For those who haven’t heard of it, this is an Andrew Lloyd-Webber road-closer with a London cast album. Of all Webber’s late-career failures, this one came the closest to actually working.
The book, by famed British television writer Ben Elton, tells a gut-wrenchingly tragic story in a suitably harsh and heartfelt way. In reality, the show’s biggest problem isn’t an artistic flaw, but simply the fact that this sparely-staged real-life drama isn’t what people expect when they attend an Andrew Lloyd-Webber musical. Granted, in America the show also had to contend with its parochial UK-themed subject matter, but even in London the show was a disappointment by Webber standards, and this may have been part of the reason why.
That said, the show does have one large artistic shortcoming: the score is wildly uneven. When it sticks to wistful Irish balladry, it’s often ravishing. “God’s Own Country”, “Let Us Love In Peace”, “If This Is What We’re Fighting For”, “All the Love I Have”, and “Our Kind of Love” (later re-used as the title tune of Love Never Dies) all rank among Webber’s greatest melodies, and the harrowing “Dead Zone” is one of his most terrifying musical sequences.
But about half of the score is devoted to rock, and while Webber is certainly capable of writing good rock, the particular rock sound used here is oddly ugly and unappealing. The title-song is fairly strong, with a certain visceral appeal to its roughness, but the rest of the rock material is just unpleasant, particularly in the haphazard, rowdy-tavern-song vocal arrangements the show favored.
Also, Ben Elton should not have been allowed to write the lyrics himself. Even the good songs tend to wallow in cliché and easy rhymes, and the show features two of the worst songs in any Webber show—the inanely juvenile flirtation number “Don’t Like You”, and the disgustingly graphic wedding-night duet “The First Time”.

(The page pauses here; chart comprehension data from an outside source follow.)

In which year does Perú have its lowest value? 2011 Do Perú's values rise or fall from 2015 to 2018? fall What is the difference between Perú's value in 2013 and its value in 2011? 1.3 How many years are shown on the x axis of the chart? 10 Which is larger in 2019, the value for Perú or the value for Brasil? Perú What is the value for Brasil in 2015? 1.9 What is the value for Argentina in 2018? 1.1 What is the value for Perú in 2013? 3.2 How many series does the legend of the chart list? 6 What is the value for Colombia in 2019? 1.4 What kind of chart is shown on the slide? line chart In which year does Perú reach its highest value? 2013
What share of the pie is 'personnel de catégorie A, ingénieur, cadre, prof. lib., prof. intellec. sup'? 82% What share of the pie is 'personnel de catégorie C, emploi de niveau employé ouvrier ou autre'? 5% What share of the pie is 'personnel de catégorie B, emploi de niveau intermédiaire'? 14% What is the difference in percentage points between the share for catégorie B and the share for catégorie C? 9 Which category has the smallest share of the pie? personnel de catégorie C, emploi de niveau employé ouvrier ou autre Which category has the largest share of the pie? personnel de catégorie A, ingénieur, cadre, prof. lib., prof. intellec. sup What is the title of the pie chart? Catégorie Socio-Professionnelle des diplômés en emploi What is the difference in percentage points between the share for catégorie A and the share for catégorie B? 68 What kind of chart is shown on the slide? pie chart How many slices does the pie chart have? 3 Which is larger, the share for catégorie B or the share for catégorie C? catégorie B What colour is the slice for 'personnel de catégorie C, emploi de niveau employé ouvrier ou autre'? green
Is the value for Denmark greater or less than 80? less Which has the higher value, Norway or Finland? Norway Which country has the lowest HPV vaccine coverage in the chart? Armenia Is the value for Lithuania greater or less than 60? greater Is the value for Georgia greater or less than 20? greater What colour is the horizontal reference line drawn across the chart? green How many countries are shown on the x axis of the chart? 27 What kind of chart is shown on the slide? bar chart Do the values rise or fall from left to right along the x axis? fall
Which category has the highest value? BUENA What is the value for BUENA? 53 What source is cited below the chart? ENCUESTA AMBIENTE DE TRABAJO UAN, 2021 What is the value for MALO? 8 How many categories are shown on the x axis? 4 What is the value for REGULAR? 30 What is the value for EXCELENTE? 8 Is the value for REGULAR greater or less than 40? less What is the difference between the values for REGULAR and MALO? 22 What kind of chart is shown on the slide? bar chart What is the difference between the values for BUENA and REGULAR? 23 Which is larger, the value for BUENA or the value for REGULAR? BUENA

The show might have gotten by with a good book and half a good score if it had been more congenial to audience expectations, and had it been a flawless composition, its artistic merits might have won out, but the combination seems to have done it in.
Oddly, though, I get the feeling that on some level, Webber kind of expected this. Certainly, this is the only show Webber has ever done that seems to scream ‘for the art’, and I suspect that a man as savvy as Webber knew perfectly well that it would be disadvantaged as a commercial project from the beginning due to the aforementioned audience expectations issues. Due partly to his Irish heritage, Webber had always felt a certain affinity and sympathy for the religious struggles of Northern Ireland, and I get the feeling that he just wanted to tell this story, and knew that with his track record and financial empire, he was in a position to do a project that would be less of a commercial success purely for artistic and personal reasons. In any case, this show, for all its flaws, does provide a very effective “shut up” argument to those who imply that Webber is merely a calculating merchant with no real concern for art, so I’m certainly glad it exists.